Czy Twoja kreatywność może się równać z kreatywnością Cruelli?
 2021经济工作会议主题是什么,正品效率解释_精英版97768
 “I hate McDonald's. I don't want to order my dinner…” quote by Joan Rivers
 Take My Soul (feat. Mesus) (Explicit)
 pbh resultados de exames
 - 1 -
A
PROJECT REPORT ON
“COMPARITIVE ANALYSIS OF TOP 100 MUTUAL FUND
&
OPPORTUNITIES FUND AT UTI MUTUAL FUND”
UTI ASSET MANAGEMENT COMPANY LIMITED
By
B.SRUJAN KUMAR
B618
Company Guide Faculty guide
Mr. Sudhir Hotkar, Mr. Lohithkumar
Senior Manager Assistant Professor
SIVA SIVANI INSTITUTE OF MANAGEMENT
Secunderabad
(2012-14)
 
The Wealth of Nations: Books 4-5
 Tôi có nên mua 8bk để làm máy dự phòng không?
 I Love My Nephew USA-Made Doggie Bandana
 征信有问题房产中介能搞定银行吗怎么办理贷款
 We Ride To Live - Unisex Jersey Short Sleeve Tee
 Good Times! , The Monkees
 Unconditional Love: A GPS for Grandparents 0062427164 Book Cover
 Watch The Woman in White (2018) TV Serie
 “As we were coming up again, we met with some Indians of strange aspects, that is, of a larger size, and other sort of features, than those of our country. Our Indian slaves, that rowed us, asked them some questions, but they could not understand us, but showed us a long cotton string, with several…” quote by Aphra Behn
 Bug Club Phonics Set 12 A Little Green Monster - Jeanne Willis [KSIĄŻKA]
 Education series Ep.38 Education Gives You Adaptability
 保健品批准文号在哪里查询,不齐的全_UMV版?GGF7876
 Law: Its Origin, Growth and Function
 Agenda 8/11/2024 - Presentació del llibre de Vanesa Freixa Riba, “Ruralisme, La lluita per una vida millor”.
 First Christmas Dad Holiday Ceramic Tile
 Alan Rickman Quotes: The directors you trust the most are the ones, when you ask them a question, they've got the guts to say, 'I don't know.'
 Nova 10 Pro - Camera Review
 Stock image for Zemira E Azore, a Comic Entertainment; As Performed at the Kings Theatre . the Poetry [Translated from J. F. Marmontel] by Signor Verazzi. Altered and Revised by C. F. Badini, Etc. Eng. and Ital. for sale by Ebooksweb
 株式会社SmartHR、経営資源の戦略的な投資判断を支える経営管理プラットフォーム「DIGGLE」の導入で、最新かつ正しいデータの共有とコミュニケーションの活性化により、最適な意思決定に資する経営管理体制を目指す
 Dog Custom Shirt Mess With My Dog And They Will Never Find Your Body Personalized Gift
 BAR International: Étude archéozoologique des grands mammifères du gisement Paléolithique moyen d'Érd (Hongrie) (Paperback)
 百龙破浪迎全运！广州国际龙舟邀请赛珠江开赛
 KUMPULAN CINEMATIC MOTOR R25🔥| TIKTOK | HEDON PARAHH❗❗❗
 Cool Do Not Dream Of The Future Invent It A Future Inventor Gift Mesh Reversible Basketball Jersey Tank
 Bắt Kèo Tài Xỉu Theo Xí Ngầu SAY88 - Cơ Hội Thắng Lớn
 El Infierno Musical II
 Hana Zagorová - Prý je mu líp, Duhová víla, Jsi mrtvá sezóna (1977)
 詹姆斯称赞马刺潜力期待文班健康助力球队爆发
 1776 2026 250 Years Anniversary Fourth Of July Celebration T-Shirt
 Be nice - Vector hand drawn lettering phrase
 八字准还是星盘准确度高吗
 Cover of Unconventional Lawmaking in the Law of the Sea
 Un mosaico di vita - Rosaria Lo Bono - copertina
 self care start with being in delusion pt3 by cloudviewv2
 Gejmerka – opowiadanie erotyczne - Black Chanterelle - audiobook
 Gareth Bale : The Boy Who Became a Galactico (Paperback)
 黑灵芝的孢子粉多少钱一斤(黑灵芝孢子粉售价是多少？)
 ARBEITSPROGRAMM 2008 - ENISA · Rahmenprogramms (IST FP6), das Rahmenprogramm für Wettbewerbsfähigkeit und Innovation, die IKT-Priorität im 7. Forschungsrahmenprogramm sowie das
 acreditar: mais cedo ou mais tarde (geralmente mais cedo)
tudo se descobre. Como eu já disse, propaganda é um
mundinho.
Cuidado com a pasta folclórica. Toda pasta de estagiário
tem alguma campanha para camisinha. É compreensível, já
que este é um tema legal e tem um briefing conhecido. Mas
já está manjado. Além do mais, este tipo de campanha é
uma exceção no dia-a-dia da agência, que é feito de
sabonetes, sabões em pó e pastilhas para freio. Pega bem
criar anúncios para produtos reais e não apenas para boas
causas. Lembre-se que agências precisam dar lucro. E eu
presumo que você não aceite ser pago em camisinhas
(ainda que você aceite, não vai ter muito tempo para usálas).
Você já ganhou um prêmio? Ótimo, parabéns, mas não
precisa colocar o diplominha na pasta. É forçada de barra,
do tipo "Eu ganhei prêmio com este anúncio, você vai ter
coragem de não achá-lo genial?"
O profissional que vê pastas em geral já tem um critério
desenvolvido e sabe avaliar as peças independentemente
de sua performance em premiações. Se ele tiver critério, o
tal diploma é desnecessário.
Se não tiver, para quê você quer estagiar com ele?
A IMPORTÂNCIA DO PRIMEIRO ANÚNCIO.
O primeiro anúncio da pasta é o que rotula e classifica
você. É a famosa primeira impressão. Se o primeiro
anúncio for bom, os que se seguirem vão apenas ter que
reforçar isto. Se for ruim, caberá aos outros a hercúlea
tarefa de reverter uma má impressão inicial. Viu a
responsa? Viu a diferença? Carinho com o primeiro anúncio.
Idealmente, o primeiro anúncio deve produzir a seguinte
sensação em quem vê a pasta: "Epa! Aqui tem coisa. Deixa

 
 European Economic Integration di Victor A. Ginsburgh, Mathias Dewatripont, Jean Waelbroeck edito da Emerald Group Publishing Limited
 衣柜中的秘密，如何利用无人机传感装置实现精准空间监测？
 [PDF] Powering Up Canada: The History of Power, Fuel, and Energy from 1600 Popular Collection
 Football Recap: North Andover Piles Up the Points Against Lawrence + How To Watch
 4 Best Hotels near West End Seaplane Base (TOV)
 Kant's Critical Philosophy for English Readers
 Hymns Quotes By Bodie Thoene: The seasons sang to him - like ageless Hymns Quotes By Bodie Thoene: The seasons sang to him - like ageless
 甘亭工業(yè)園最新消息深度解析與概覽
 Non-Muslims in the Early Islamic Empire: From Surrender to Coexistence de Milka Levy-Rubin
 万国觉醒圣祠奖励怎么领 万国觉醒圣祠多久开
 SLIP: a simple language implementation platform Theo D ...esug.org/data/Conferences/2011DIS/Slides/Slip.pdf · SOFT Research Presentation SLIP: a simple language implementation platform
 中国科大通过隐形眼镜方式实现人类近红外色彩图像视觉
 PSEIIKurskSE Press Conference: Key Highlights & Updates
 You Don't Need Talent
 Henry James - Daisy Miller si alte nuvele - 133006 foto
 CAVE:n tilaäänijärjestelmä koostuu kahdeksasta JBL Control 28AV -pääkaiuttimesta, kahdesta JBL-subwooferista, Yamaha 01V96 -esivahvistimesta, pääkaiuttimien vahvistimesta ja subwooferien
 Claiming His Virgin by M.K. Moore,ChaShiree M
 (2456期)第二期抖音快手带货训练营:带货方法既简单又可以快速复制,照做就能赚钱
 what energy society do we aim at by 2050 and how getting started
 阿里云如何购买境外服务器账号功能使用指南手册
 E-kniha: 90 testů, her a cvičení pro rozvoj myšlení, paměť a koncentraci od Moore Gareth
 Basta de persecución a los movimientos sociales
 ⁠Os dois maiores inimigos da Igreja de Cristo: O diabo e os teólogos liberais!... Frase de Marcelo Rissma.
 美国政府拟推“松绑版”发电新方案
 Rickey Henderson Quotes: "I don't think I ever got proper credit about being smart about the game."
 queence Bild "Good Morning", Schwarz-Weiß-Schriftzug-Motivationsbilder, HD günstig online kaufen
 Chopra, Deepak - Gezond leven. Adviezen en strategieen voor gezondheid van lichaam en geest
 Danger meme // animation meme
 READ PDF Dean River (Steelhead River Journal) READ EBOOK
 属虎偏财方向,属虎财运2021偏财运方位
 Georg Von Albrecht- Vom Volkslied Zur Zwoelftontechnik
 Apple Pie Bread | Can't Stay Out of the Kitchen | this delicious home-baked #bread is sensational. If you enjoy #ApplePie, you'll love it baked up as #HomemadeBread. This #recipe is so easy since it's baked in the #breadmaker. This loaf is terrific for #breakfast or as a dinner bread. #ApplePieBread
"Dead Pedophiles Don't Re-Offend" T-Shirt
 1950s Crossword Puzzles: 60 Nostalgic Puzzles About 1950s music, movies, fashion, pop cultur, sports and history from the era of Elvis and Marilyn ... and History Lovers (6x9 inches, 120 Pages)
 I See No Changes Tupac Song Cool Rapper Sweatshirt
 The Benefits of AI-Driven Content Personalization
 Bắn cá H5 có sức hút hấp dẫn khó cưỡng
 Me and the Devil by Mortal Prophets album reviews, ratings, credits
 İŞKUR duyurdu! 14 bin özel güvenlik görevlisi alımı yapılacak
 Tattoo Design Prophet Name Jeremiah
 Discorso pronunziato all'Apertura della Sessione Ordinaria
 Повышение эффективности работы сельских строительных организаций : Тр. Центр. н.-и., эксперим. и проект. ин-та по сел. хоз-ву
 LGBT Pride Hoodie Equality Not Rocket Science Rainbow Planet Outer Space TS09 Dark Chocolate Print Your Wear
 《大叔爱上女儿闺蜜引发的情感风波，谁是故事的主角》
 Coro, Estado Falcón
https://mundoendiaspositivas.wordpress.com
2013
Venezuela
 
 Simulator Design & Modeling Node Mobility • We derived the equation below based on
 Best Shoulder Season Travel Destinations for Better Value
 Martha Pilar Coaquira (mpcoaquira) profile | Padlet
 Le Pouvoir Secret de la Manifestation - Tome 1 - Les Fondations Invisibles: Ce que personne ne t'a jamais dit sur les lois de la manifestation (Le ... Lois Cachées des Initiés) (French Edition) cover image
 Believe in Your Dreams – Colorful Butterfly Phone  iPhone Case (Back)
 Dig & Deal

- - -

ABOUT THIS TASK:
Repeat, exactly and only, the lines from the beginning of the material through the line that contains "株式会社SmartHR、経営".

ANSWER BOX:
Czy Twoja kreatywność może się równać z kreatywnością Cruelli?
 2021经济工作会议主题是什么,正品效率解释_精英版97768
 “I hate McDonald's. I don't want to order my dinner…” quote by Joan Rivers
 Take My Soul (feat. Mesus) (Explicit)
 pbh resultados de exames
 - 1 -
A
PROJECT REPORT ON
“COMPARITIVE ANALYSIS OF TOP 100 MUTUAL FUND
&
OPPORTUNITIES FUND AT UTI MUTUAL FUND”
UTI ASSET MANAGEMENT COMPANY LIMITED
By
B.SRUJAN KUMAR
B618
Company Guide Faculty guide
Mr. Sudhir Hotkar, Mr. Lohithkumar
Senior Manager Assistant Professor
SIVA SIVANI INSTITUTE OF MANAGEMENT
Secunderabad
(2012-14)
 
The Wealth of Nations: Books 4-5
 Tôi có nên mua 8bk để làm máy dự phòng không?
 I Love My Nephew USA-Made Doggie Bandana
 征信有问题房产中介能搞定银行吗怎么办理贷款
 We Ride To Live - Unisex Jersey Short Sleeve Tee
 Good Times! , The Monkees
 Unconditional Love: A GPS for Grandparents 0062427164 Book Cover
 Watch The Woman in White (2018) TV Serie
 “As we were coming up again, we met with some Indians of strange aspects, that is, of a larger size, and other sort of features, than those of our country. Our Indian slaves, that rowed us, asked them some questions, but they could not understand us, but showed us a long cotton string, with several…” quote by Aphra Behn
 Bug Club Phonics Set 12 A Little Green Monster - Jeanne Willis [KSIĄŻKA]
 Education series Ep.38 Education Gives You Adaptability
 保健品批准文号在哪里查询,不齐的全_UMV版?GGF7876
 Law: Its Origin, Growth and Function
 Agenda 8/11/2024 - Presentació del llibre de Vanesa Freixa Riba, “Ruralisme, La lluita per una vida millor”.
 First Christmas Dad Holiday Ceramic Tile
 Alan Rickman Quotes: The directors you trust the most are the ones, when you ask them a question, they've got the guts to say, 'I don't know.'
 Nova 10 Pro - Camera Review
 Stock image for Zemira E Azore, a Comic Entertainment; As Performed at the Kings Theatre . the Poetry [Translated from J. F. Marmontel] by Signor Verazzi. Altered and Revised by C. F. Badini, Etc. Eng. and Ital. for sale by Ebooksweb
 株式会社SmartHR、経営資源の戦略的な投資判断を支える経営管理プラットフォーム「DIGGLE」の導入で、最新かつ正しいデータの共有とコミュニケーションの活性化により、最適な意思決定に資する経営管理体制を目指す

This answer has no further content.